L’affichage spectral du DT pulsé permet d’examiner la vélocité de déplacement de l’anneau mitral ou de la musculature longitudinale (sous-endocardique) de la paroi latérale, de la paroi antérieure ou du septum interventriculaire (Figure 25.16A). Ces structures présentent 4 mouvements au cours d’un cycle cardiaque :

  • Bref mouvement lors de la contraction isovolumétrique ;
  • Contraction longitudinale de la phase d’éjection (onde S, 8-12 cm/s) ;
  • Mouvement longitudinal protodiastolique (E’, 8-15 cm/s) simultané et en sens inverse du flux diastolique transmitral E ; il représente la relaxation active du myocarde ;
  • Mouvement longitudinal télédiastolique (A’, 5-10 cm/s) simultané et en sens inverse du flux diastolique transmitral A ; il est lié à la contraction auriculaire.

Ces vélocités sont diminuées en cas de dysfonction ventriculaire ou d’ischémie. Elles sont bien corrélées à la fraction d’éjection et au dP/dt intraventriculaire. Les vélocités moyennes des tissus peuvent être traduites en un code couleur (Figure 25.16B).

En suivant les vélocités à l’intérieur d’un segment ventriculaire, on peut observer sa déformation spatiale (∆L) par rapport à sa longueur initiale (L0) : strain, ou ε = L/L0. La vitesse de cette déformation (strain rate SR) est l’équivalent de la différence des vélocités (∆V) aux extrémités du segment : ∆V/∆L (s-1).
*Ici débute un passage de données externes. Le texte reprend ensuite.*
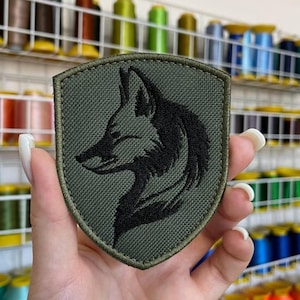 May include: An olive green embroidered patch with a black wolf head design. The patch is shield-shaped and has a textured appearance. The background shows spools of thread in various colors.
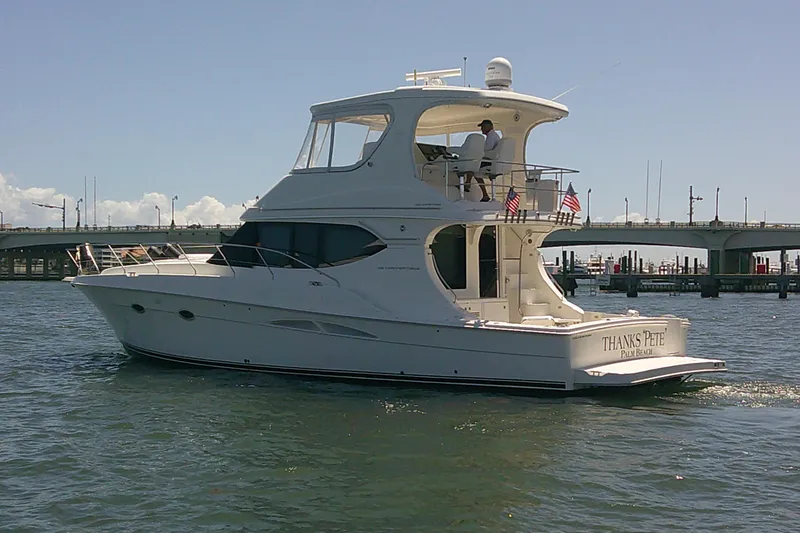 The Image of 2004 Silverton 48 Convertible yacht cruising near a bridge on a sunny day. - 0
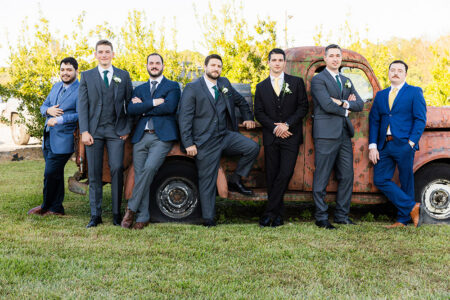 Seven groomsmen in suits pose by a rusty truck on grass at a relaxed Louisiana wedding, with trees and clear skies behind them.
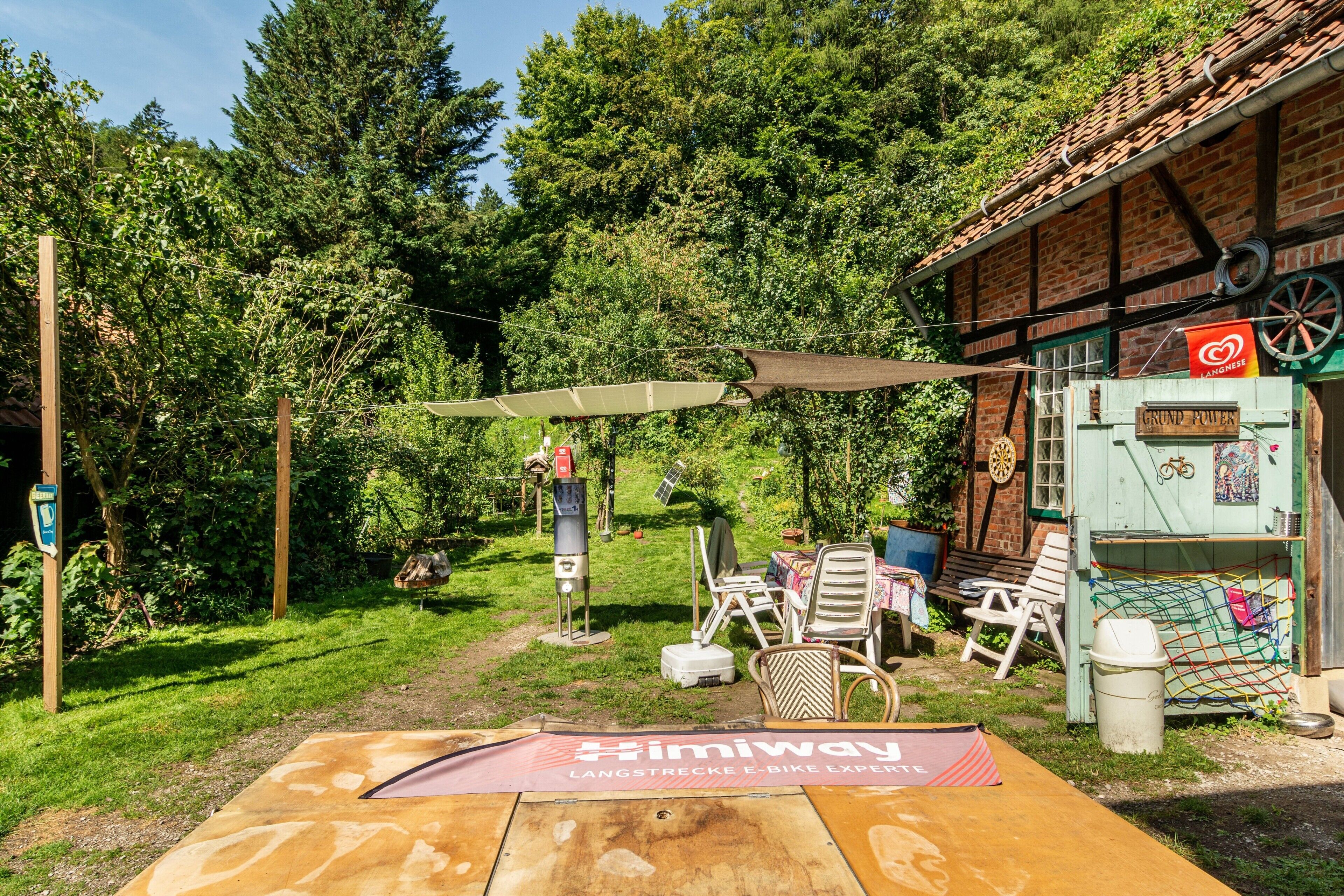 A garden area with a table, chairs, and a sign for 'Skimway Langstrecke E-Bike Experience'.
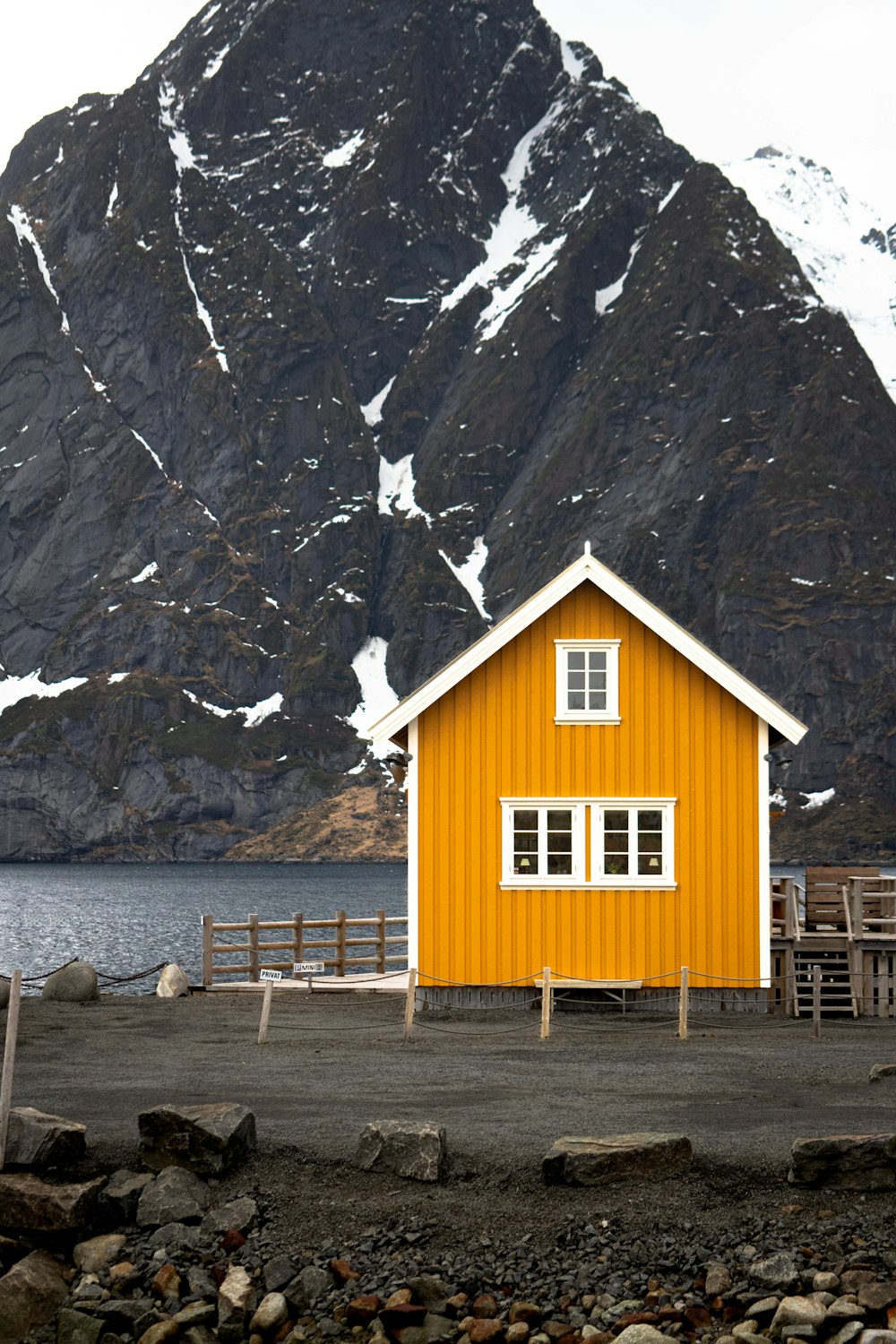 a yellow house with a mountain in the background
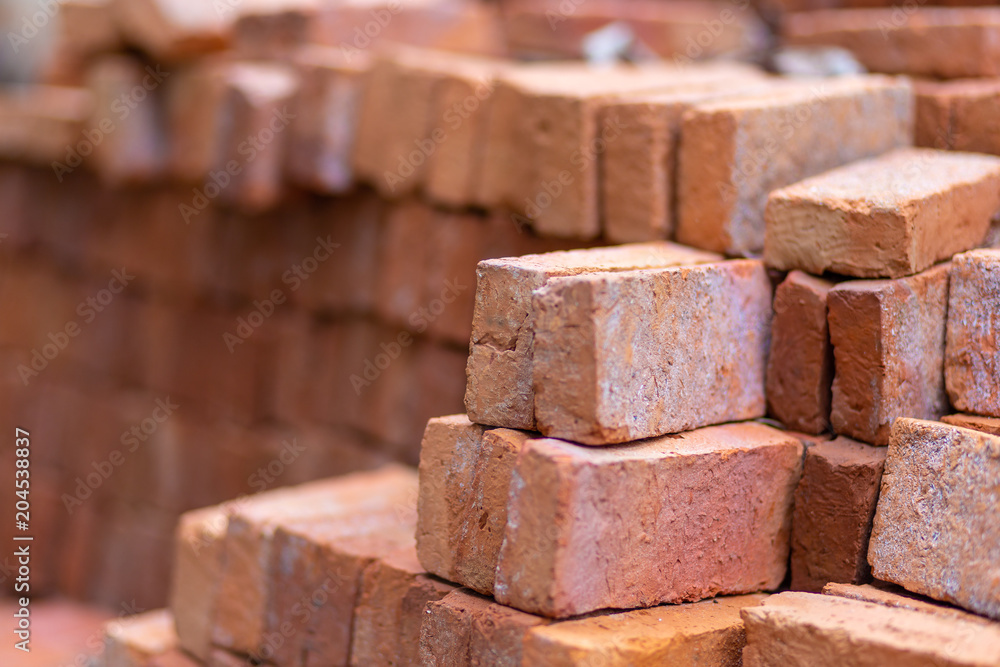 Red bricks on building. On blurred background Red bricks on building. On blurred background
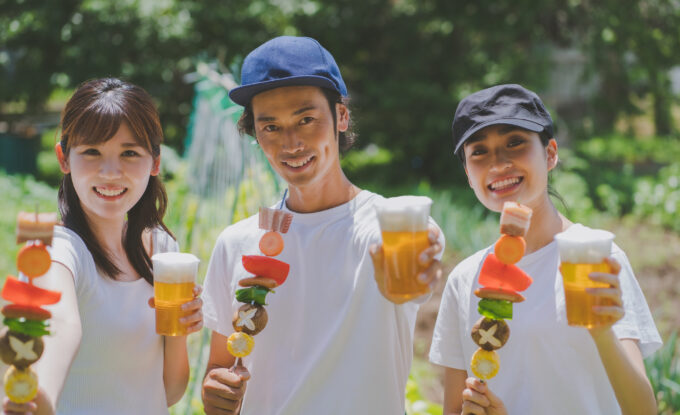 BBQ串とビールを楽しむ3人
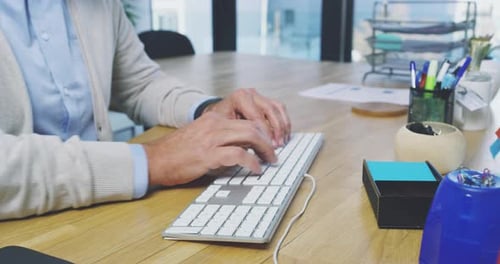 4k video footage of an unrecognizable businessman working on his computer in the office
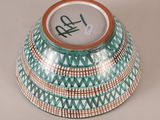 a bowl with a design on it sitting on a table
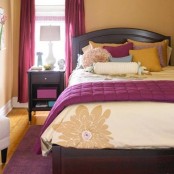 a buttermilk bedroom with dark stained furniture, with purple touches and textiles and buttermilk pillows feels welcoming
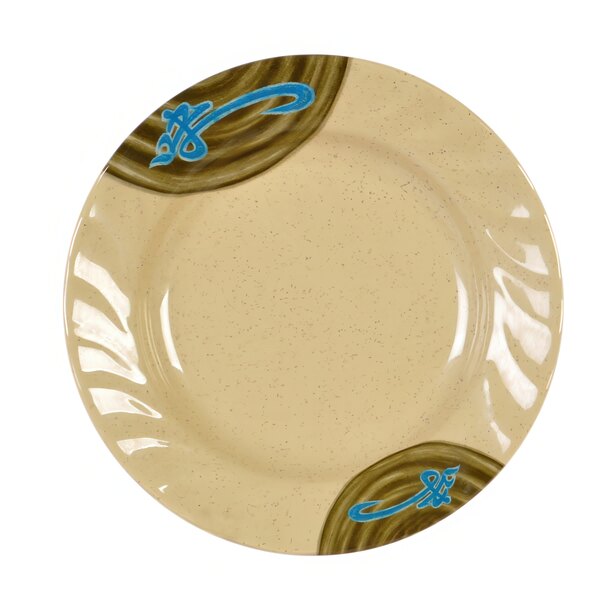 A beige round melamine plate with a blue and brown design on the rim.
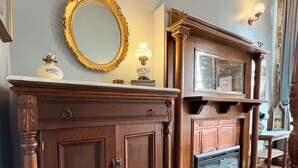A room with a wooden cabinet, a mirror with a gold frame, a fireplace, and a patterned rug. - Suite A at The Elliott 1887 (LeRoy)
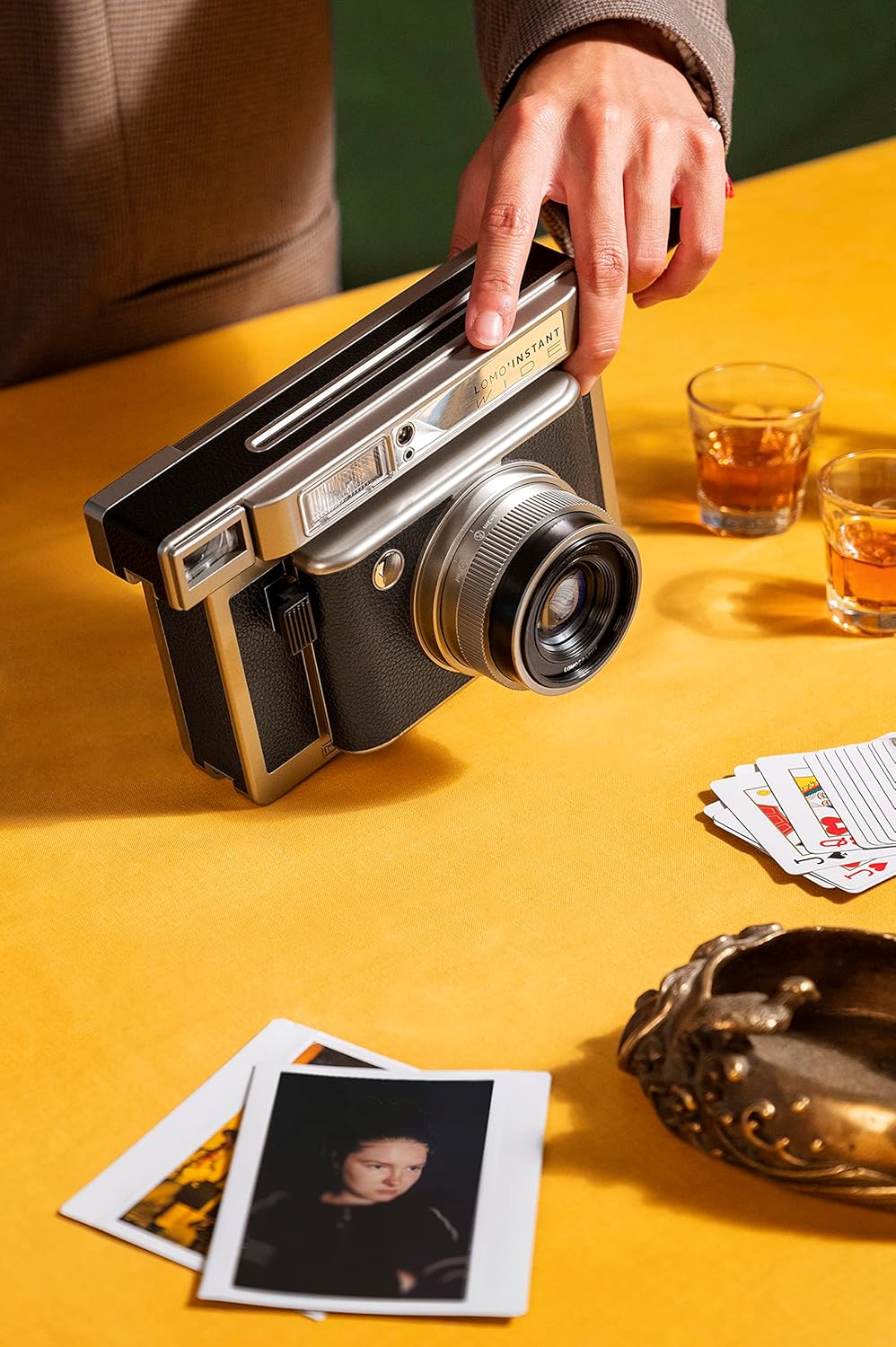 Person holding a Lomo'Instant Wide Monte Carlo on a yellow table covered with shots of alcohol, playing cards and instant photographs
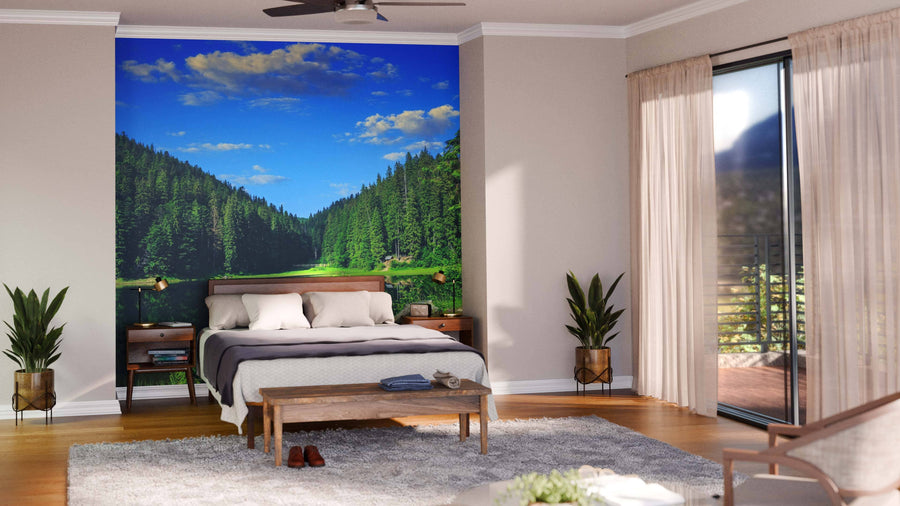 A modern living-dining room with wooden floors, green and wood furniture, rugs, pendant lights, and a striking large Pine Forest and Lake Wall Mural that brings a bright outdoors feel to the stylish interior.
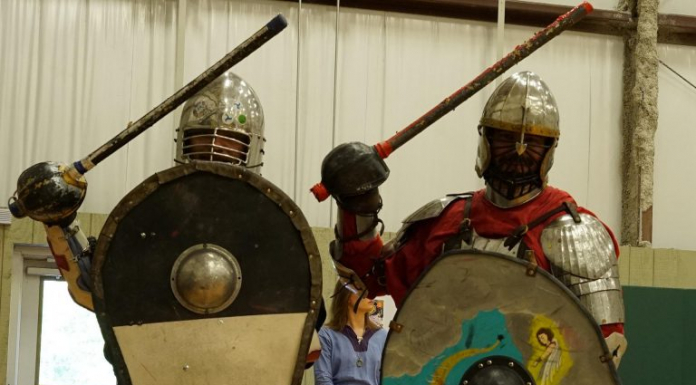 Local Routes – Episode 401 Two men dressed in medieval armor holds swords and shields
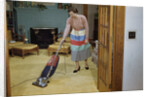 Woman Vacuuming Living Room by Anonymous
Cette mesure traduit la rapidité des mouvements locaux du myocarde. Elle est un bon indice de la performance systolique. Mais elle n’est possible que sur des mouvements qui sont dans l’axe des US. Elle présente l’avantage de ne pas dépendre de la définitions souvent difficile de l’endocarde et de l’épicarde, ni des mouvements de rotation ou de translation de la paroi cardiaque puisqu’on observe la déformation d’un segment par rapport à lui-même.

 

Speckle-tracking

L’hétérogénéité des échos du myocarde permet d’isoler de petites zones de 20-40 pixels, appelées speckle, présentant une configuration particulière dans leur réflexion des US qui ne se modifie pas au cours du cycle cardiaque. Au moyen d’algorithmes de reconnaissance de forme, le processeur peut suivre les déplacements de ces marqueurs acoustiques naturels ; c’est le speckle-tracking (Figure 25.17) . En suivant plusieurs d’entre eux, l’ordinateur peut évaluer en continu la distance qui les sépare et la déformation du segment de tissu observé [83]. Par rapport au DT, l’avantage de cette technique est de ne pas dépendre de l’angle d’observation entre la direction du déplacement et l’axe des US. Le réglage du gain et de la compression doivent être très précis ; on utilise souvent l’imagerie en deuxième harmonique. Cette technique permet une évaluation fine de la contractilité myocardique locale et de la synchronisation entre les segments ; elle offre une très bonne définition des altérations de la cinétique segmentaire.